» Directions
Your task is to transcribe all the entries exactly, excluding pictures.

====== Extracted material ======

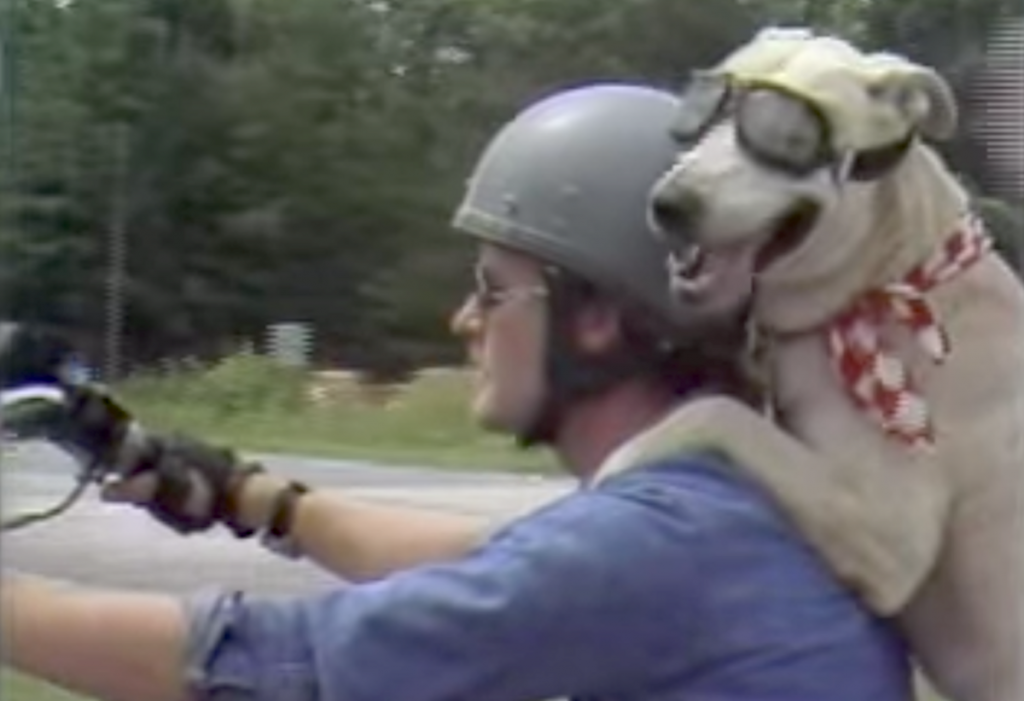 Man Traded A Beer For A Dog And Gained A Best Friend For The Road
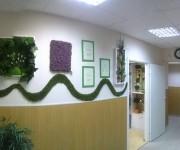 Стабилизированные цветы и растения в Самаре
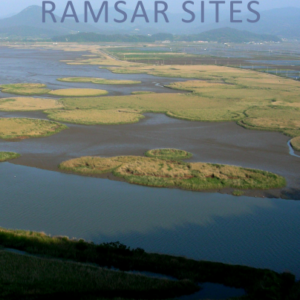 The Designation and Management of Ramsar Sites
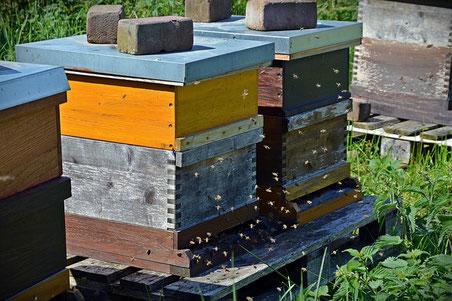 Auf die Biene kam Bärbel Bröskamp durch die Imkerleidenschaft ihrer Tochter. (Quelle: bernswaelz)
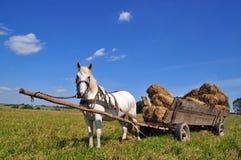Cavallo con le balle di fieno caricate carrello fotografia stock libera da diritti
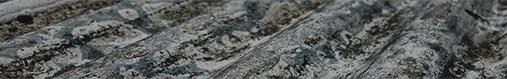 Toxic Tort & Asbestos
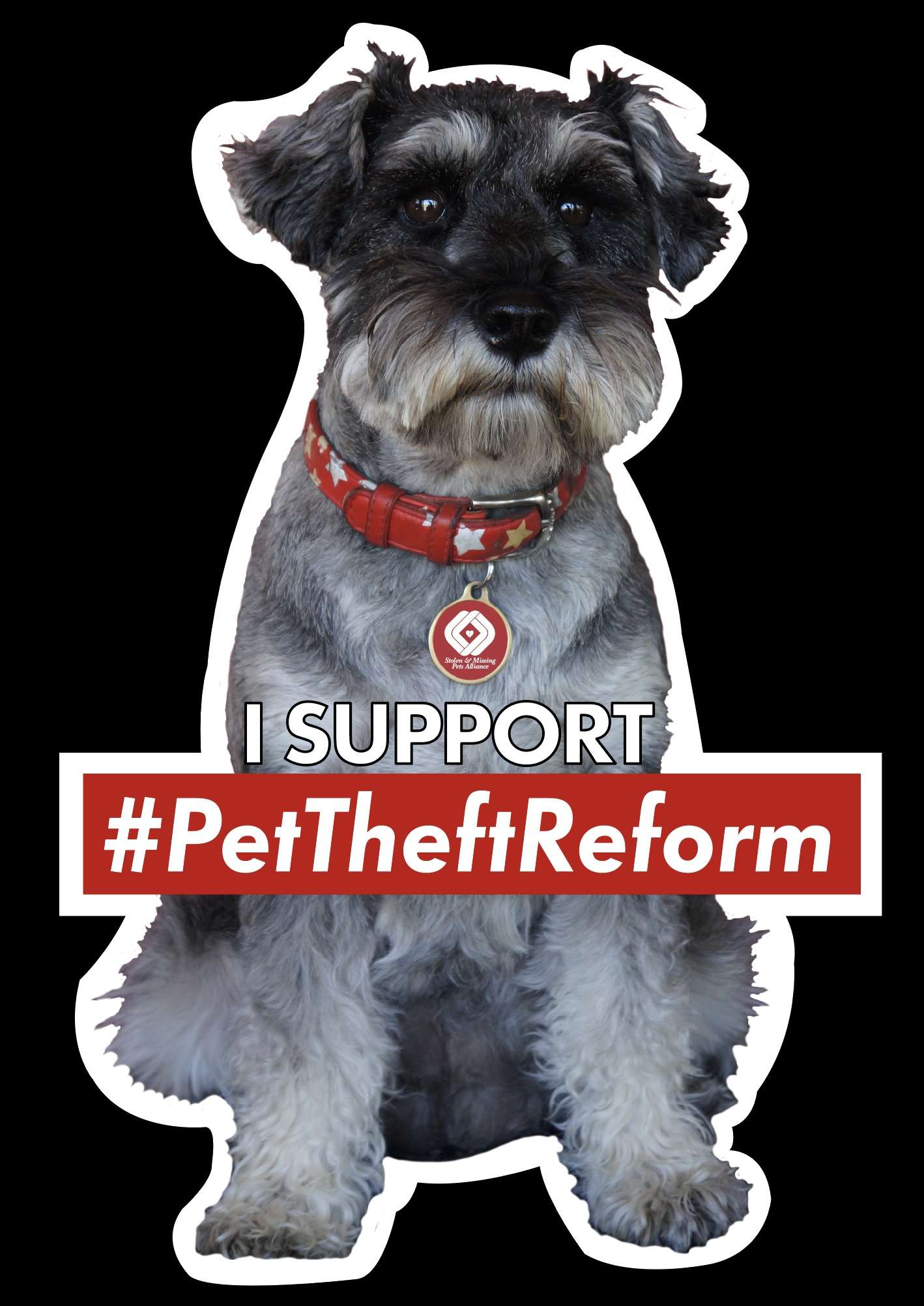 Time for some MYTH BUSTING! #PetTheftReform
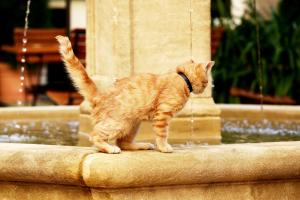 Pet or pets staying with guests at Garden Living - Boutique Hotel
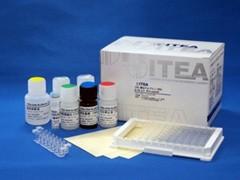 ITEA 卵白アルブミン(OVA) ELISA キット (抗体固相化済)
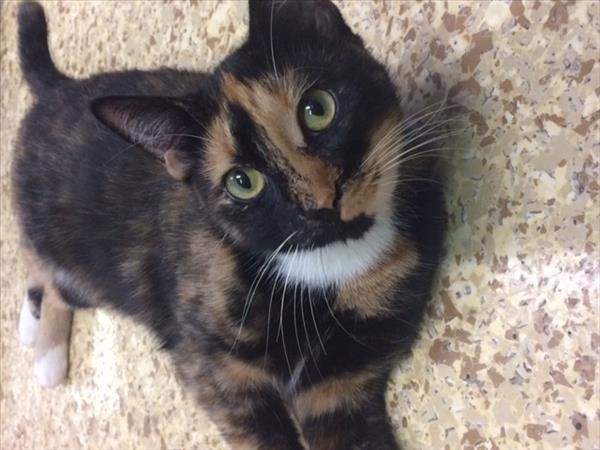 Hiya I M Peanut Nice To Meet You I M A Super Sweet Girl Who Is Looking For Her Forever Home Could It Be Yours I Love To Pla Cuddling Adoption Nice To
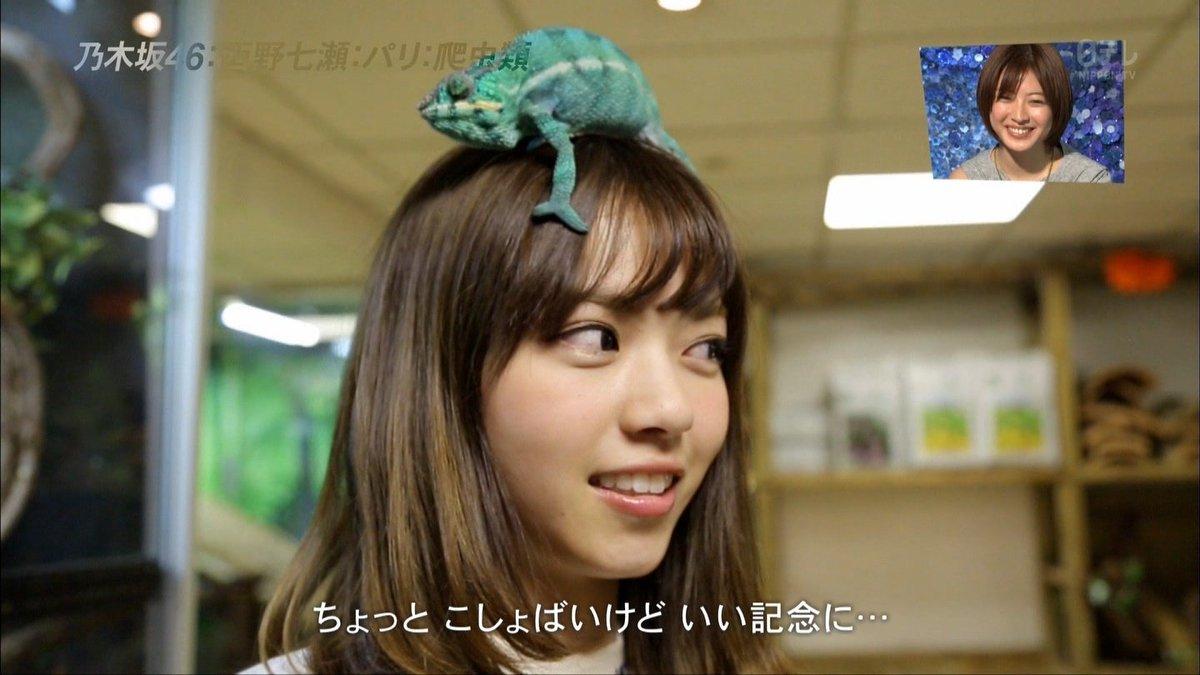 乃木坂46と(元)AKB48、戦ってるフィールドが違いすぎる。 https://t.co/YUg8b3AIPQ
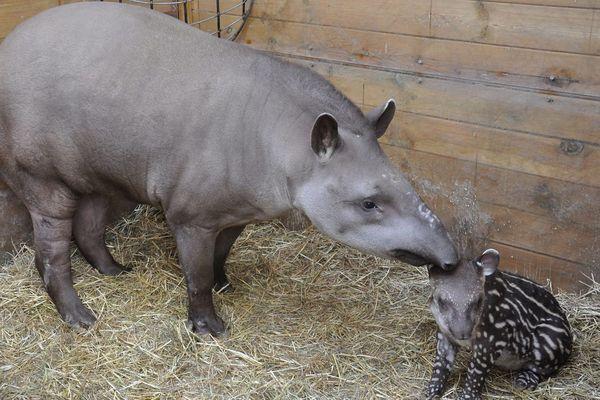 Le premier bébé tapir né à Planète sauvage, janvier 2019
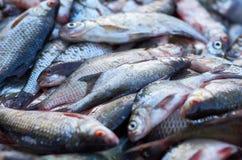 Большая задвижка рыб сложенных в кучу Стоковая Фотография RF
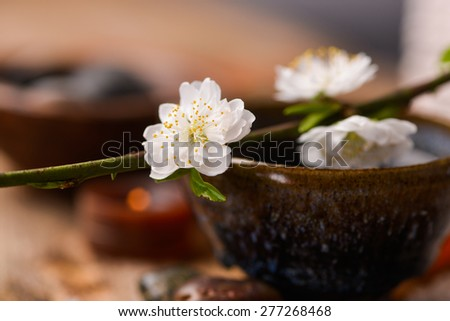 Still life with Cherry on bowl and stones ,pile of salt on old wood - stock photo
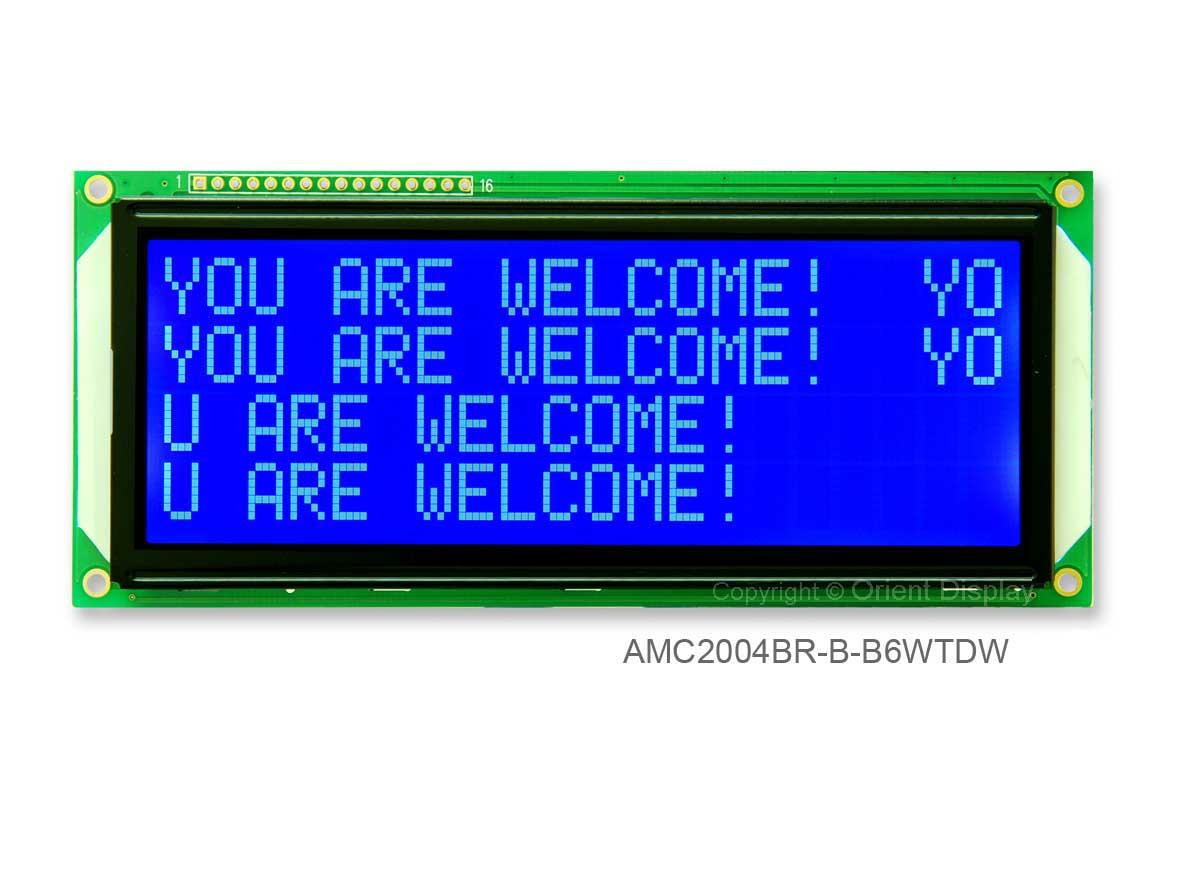 AMC2004BR-B-B6WTDW (20x4 Character LCD Module)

======

» Result of this exercise
 Man Traded A Beer For A Dog And Gained A Best Friend For The Road
 Стабилизированные цветы и растения в Самаре
 The Designation and Management of Ramsar Sites
 Auf die Biene kam Bärbel Bröskamp durch die Imkerleidenschaft ihrer Tochter. (Quelle: bernswaelz)
Cavallo con le balle di fieno caricate carrello fotografia stock libera da diritti
 Toxic Tort & Asbestos
 Time for some MYTH BUSTING! #PetTheftReform
 Pet or pets staying with guests at Garden Living - Boutique Hotel
 ITEA 卵白アルブミン(OVA) ELISA キット (抗体固相化済)
 Hiya I M Peanut Nice To Meet You I M A Super Sweet Girl Who Is Looking For Her Forever Home Could It Be Yours I Love To Pla Cuddling Adoption Nice To
 乃木坂46と(元)AKB48、戦ってるフィールドが違いすぎる。 https://t.co/YUg8b3AIPQ
 Le premier bébé tapir né à Planète sauvage, janvier 2019
 Большая задвижка рыб сложенных в кучу Стоковая Фотография RF
 Still life with Cherry on bowl and stones ,pile of salt on old wood - stock photo
 AMC2004BR-B-B6WTDW (20x4 Character LCD Module)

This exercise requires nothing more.